BILOXI (SunHerald) – September 28, 2008 -- The problem of
separating wind and water damage after a hurricane will not go away, U.S. Rep.
Gene Taylor knows.
In fact, he has been educating his Texas counterparts on
what they can expect from the insurance industry after Hurricane Ike.
Sympathetic adjusters will handle flood claims for residents who have federal
flood coverage, cutting checks quickly with assurances that wind claims will be
investigated.
In the end, the private carrier - who adjusts both claims
through an agreement with the National Flood Insurance Program - will offer
policyholders nothing, or pennies on the dollar, for wind damage to properties
also hit by tidal surge.
It is true that surge is far more destructive than wind. But
even insurance claims executives concede it is difficult, at best, to sort out
the cause of loss on Coastal properties obliterated by hurricanes.
Those with resources can wait for the courts to sort out the
damage, a process ongoing three years after Hurricane Katrina.
To Taylor and many residents of Gulf and Atlantic coast
states, a policy that combines the two hurricane hazards is the only sensible
solution. However, consumer advocates question the wisdom of expanding a
National Flood Insurance Program that is $17 billion in debt from Katrina,
subsidizes flood rates and is subject to the vagaries of politics.
And then there are the opponents who have the money to
organize e-mail campaigns, fund anti-federal wind studies and influence lawmakers:
the insurance industry and its lobbyists. The industry's campaign contributions
consistently rank in the top 10 of more than 80 monitored by the Center for
Responsive Politics.
"You've got guys in $1,000 suits and women in $1,000
suits and $500 shoes going to bat against homeless people in Mississippi,"

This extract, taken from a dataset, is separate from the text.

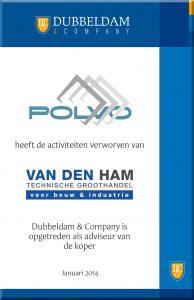 Polvo neemt Van Den Ham over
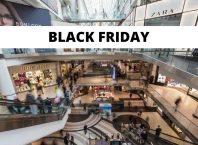 Portada Black Friday y Cyber Monday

said Taylor, who referred to residents without the resources to rebuild their
homes after Katrina. (In fairness, many of these residents lived on property
that flooded but were without flood insurance because of the outdated maps or
because they mistakenly thought their private insurance policies with
"hurricane deductibles" covered their hurricane damage.)

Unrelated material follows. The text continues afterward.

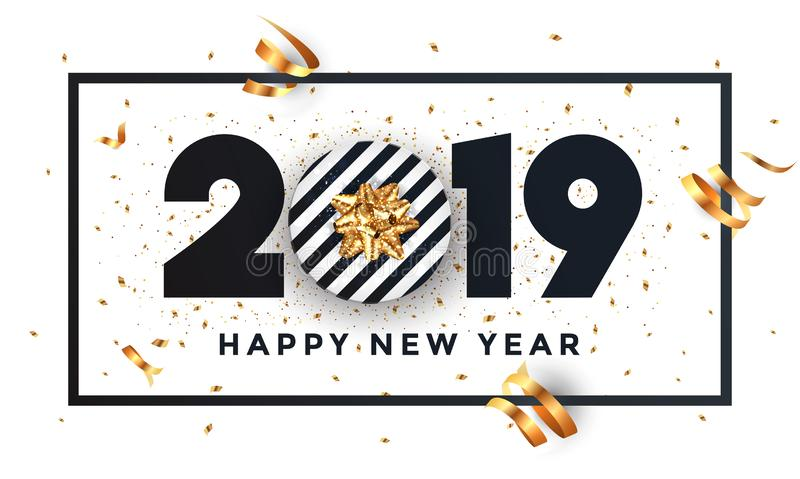 Happy new year 2019 - Banner with frame vector illustration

"They wander the halls of Congress. They monitor the
hearings. They regularly attend the candidate fundraisers. When we had wind vs.

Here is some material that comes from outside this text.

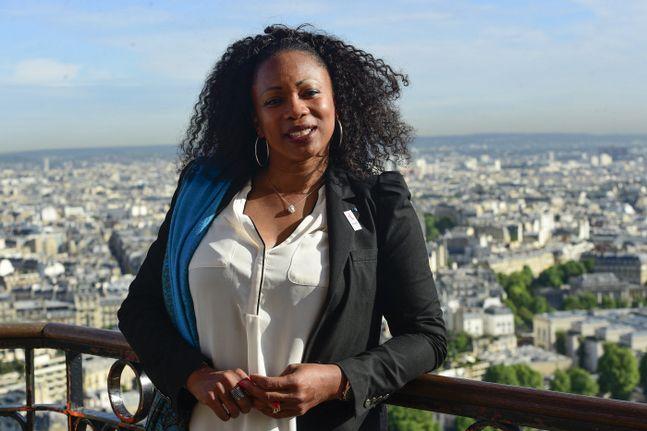 Laura Flessel reste ministre des Sports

water hearings, 95 percent of the people in that audience were lobbyists for
the insurance industry. They're everywhere."
The staff of Rep. Barney Frank, who has supported the
multi-peril bill, offered a compromise that would have created a pilot program
to test adding wind to NFIP. Taylor's senior policy adviser, Brian Martin, said
senators immediately leaked the offer to insurance lobbyists, who then publicly
blasted the proposal.
Despite the opposition, Taylor vows he will be back with the
same bill in 2010. He says he has been promised Frank's support once again to
pass the bill through the House Financial Services Committee.
"Here's the thing," Martin said, "the flood
insurance program is not part of the normal policy agenda in Washington. So
what happens when you have an area that only occasionally comes up, you have a
few people on the committees of jurisdiction who take interest and you have the
power the lobbyists have to run the show. Most of the congressmen and senators
are not up enough on the program to know when they've been misled."
J. Robert Hunter, president of the Consumer Federation of
America, believes the current multi-peril bill has serious flaws. Hunter is a
former Texas insurance commissioner and also has previously headed NFIP.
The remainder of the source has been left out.